Particulièrement développé dans la "diagonale du vide", ces territoires peu peuplés où les agriculteurs cherchent activement à diversifier leurs revenus, l'agrivoltaïsme est également accusé de dégrader irrémédiablement les paysages traditionnels. "On abîme les prairies, on rase des haies, on amenuise la biodiversité…", s'insurge Isabelle Moquet avec véhémence.
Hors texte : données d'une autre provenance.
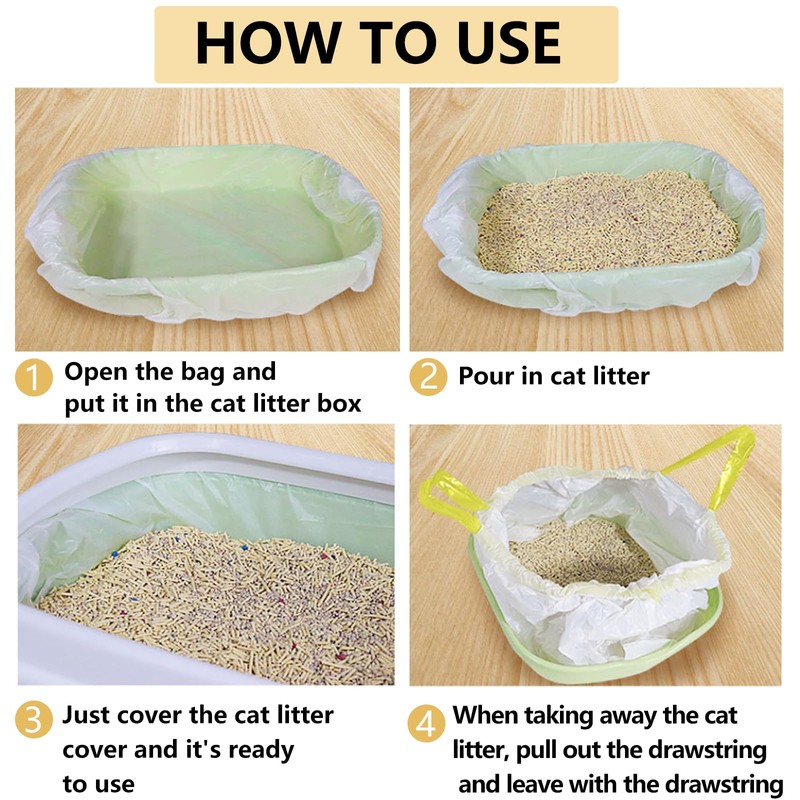 HOW TO USE

1 Open the bag and put it in the cat litter box

2 Pour in cat litter

3 Just cover the cat litter cover and it's ready to use

4 When taking away the cat litter, pull out the drawstring and leave with the drawstring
Le représentant de Photosol répond que "nos projets répondent à des critères environnementaux stricts visant à minimiser ces impacts et les rendre acceptables", reconnaissant cependant que "il nous est déjà arrivé d'en arrêter certains, faute d'avoir convaincu".

La bataille des prix de l'électricité

La question fondamentale de l'utilité de cette électricité supplémentaire divise également les protagonistes. Éric Duputier estime fermement que "la France n'en a pas besoin et en produit déjà trop", rappelant qu'"en 2024, notre balance était largement positive avec 96 térawatts exportés (16% de la production), dont une partie à perte !"

De son côté, Cyrille Bouhier de L'Ecluse exprime des inquiétudes concernant les futurs tarifs garantis par la Commission de régulation de l'énergie, dont l'annonce officielle a été reportée à plusieurs reprises. C'est probablement dans ce domaine précis, celui des prix de l'électricité proposés par l'État - suffisamment attractifs ou non - que la bataille idéologique et économique autour de l'agrivoltaïsme trouvera son dénouement et son arbitrage final.